== Excerpted passage ==

::::

The Importance of Due Diligence in Startup Investments

Due Diligence Startup Investments

The Importance of Due Diligence in Startup Investments

Those investors who choose to put their money into startup companies are seen as taking a bigger risk than those who invest in publicly listed companies. However, with that risk, there is also the opportunity to achieve far healthier returns.

This is a major reason why certain types of investors find investing in private startup companies so appealing. But, appealing or not, it is only sensible for startup investors to be aware of how important it is to carry out due diligence on any startup they are looking to invest in.

Here’s a good look at what due diligence is and other factors that both startups and investors need to be aware of.

What is Due Diligence?

An investigative process. It is something that investors carry out to gain a better understanding of the target company they are looking to invest in.

It is also a very important step in the M&A (Merger & Acquisitions) process where the investor gathers evidence to enable them to assess the future performance of that target company.

Due diligence in the startup world relates to the audit process that potential investors carry out before deciding whether to invest in the startup or not. The intention of this process is for investors to check that everything the startup states matches up with the data available. It is also used to uncover any ‘red flags’ that a startup may have omitted from their investment pitch.

There is no single process for due diligence because the intensity of activity often depends upon the amount of investment involved. To give an example, startups going for pre-seed funding are likely to go through a less thorough analysis than one heading into series A funding.

This means that the due diligence process can be as straightforward as a conversation at the end of a pitch or, as will be seen below, a much more rigorous approach that involves investors carrying out financial, legal, operational, and personnel due diligence exercises.

When Does the Due Diligence Process Occur?

It tends to happen once you have carried out your pitch presentation to either an angel investor or VC (Venture Capitalist) firm. If the investor(s) you have presented to are interested in your proposition the next step would be for them to proceed with due diligence on your company.

There are obvious reasons for this approach. After all, it is highly unlikely that any individual would purchase a property without having a survey carried out to check for any issues. Startup investors view their investment decisions in the same way. It helps them to gain assurances about your company before they commit to funding.

The next section is aimed at startup founders but potential investors need to understand this too.

Founders Should not Consider Fudging the Books

Founders should always follow ethical business practices. This means it can never be considered wise to misrepresent your business or to fudge the books.

As a founder, it goes without saying that you are keen to secure investment that will allow you to grow the company. However, integrity and honesty are a must.

::::

== Stored data ==
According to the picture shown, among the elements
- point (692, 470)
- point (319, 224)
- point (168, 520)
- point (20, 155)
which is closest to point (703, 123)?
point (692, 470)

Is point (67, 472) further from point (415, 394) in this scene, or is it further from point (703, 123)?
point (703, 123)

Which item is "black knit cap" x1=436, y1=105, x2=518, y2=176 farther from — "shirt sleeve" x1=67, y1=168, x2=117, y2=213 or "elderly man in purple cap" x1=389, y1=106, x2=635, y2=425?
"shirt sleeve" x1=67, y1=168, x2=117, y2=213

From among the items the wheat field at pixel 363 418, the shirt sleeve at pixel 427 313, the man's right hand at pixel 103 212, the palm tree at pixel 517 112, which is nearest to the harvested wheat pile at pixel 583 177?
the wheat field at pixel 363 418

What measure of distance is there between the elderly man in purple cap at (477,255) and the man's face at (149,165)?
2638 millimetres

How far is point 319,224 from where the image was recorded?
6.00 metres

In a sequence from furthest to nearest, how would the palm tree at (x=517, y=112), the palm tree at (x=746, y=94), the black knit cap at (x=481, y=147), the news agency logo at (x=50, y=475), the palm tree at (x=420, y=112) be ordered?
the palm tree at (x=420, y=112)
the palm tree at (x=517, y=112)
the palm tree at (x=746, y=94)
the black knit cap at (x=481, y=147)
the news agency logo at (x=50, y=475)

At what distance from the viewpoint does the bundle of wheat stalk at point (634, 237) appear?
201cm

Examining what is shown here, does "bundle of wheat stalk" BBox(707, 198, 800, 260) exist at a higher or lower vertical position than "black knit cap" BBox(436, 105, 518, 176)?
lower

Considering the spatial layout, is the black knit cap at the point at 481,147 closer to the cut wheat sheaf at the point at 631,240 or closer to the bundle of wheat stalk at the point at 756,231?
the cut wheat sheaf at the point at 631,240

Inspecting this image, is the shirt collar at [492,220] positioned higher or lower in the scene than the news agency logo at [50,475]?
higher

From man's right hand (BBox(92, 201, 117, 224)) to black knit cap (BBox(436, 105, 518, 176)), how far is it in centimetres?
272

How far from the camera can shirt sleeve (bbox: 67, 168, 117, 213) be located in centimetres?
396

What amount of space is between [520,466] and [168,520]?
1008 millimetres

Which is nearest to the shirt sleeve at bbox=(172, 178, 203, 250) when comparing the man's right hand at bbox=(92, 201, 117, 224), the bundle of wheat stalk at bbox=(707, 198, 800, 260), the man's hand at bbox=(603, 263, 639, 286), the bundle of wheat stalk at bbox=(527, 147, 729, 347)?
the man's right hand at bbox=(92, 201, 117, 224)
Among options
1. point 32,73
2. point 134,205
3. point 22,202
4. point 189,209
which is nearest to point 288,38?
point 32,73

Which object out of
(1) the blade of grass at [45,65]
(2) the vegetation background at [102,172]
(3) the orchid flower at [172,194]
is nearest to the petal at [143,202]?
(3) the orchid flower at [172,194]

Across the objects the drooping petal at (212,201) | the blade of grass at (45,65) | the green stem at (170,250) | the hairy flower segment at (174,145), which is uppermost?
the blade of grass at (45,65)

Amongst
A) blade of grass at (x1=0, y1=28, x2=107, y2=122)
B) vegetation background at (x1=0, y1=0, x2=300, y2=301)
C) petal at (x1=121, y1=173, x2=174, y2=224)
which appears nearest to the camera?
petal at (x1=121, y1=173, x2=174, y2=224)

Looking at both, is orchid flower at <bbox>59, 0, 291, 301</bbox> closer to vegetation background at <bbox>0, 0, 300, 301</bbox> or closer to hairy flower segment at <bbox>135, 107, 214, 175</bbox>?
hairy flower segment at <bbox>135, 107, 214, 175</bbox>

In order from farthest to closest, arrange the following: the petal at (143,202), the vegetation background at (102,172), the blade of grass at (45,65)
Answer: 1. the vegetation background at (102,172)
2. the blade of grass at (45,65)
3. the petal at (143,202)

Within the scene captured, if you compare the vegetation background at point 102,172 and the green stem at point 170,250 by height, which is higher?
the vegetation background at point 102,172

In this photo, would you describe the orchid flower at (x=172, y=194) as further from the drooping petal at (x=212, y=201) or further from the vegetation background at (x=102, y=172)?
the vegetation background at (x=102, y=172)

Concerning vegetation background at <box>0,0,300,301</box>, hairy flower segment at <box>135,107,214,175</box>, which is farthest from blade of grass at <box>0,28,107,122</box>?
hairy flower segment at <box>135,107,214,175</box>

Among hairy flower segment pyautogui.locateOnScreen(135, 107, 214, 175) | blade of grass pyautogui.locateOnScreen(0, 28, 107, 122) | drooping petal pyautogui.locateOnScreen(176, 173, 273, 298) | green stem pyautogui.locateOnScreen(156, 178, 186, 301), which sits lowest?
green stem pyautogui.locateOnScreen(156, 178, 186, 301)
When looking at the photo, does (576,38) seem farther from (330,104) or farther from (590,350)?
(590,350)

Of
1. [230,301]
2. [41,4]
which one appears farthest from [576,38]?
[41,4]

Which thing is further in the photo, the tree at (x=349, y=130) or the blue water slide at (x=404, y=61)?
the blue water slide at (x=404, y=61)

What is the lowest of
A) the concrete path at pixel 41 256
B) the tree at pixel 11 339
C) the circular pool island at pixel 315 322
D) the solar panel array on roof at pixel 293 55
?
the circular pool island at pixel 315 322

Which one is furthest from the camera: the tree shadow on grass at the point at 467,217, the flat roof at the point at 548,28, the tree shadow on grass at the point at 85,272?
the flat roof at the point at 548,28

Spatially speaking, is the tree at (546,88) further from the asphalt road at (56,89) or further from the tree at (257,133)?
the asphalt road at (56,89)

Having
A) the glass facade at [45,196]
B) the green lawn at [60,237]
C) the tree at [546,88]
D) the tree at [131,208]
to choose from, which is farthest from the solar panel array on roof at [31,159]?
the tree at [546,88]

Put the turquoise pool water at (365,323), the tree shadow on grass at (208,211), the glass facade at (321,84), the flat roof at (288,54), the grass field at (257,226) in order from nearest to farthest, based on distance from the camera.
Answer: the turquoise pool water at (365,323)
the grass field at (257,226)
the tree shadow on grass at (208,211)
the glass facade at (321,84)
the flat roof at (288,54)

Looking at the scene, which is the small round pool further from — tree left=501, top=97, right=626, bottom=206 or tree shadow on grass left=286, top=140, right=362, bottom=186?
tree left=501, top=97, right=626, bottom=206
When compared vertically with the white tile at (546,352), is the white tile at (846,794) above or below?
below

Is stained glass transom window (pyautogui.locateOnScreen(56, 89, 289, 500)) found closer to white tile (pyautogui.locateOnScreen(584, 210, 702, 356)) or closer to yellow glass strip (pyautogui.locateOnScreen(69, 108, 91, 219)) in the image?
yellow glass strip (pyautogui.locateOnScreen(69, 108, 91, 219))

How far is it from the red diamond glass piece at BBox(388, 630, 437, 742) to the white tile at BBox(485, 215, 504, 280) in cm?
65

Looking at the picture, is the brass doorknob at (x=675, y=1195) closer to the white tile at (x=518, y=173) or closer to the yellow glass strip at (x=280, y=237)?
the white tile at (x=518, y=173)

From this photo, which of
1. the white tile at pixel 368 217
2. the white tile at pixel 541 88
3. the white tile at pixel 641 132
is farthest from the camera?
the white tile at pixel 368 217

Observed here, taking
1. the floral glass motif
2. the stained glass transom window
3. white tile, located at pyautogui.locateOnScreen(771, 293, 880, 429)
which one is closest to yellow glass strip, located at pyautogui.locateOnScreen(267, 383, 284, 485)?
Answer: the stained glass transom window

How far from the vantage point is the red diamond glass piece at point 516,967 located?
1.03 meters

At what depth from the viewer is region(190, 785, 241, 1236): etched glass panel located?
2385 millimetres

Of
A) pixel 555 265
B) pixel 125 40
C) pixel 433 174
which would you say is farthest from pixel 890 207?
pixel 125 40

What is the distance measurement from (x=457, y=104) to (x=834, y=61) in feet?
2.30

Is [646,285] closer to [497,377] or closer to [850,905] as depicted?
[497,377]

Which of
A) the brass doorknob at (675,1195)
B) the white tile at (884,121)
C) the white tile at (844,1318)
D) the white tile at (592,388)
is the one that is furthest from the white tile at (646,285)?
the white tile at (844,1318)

::::

== Work to complete ==
1. From the due diligence article, write out the passage starting with "There is no" and going on through "Diligence Process Occur?".
2. Answer these questions using the due diligence article.
(a) According to the article, what does the intensity of due diligence activity often depend on?
(b) After what event does the due diligence process tend to happen?
(c) What purchase does the article say someone would be highly unlikely to make without a survey?

== Exercise results ==
1.
There is no single process for due diligence because the intensity of activity often depends upon the amount of investment involved. To give an example, startups going for pre-seed funding are likely to go through a less thorough analysis than one heading into series A funding.

This means that the due diligence process can be as straightforward as a conversation at the end of a pitch or, as will be seen below, a much more rigorous approach that involves investors carrying out financial, legal, operational, and personnel due diligence exercises.

When Does the Due Diligence Process Occur?

2.
(a) The amount of investment involved.
(b) After the pitch presentation to an angel investor or a VC (Venture Capitalist) firm.
(c) A property.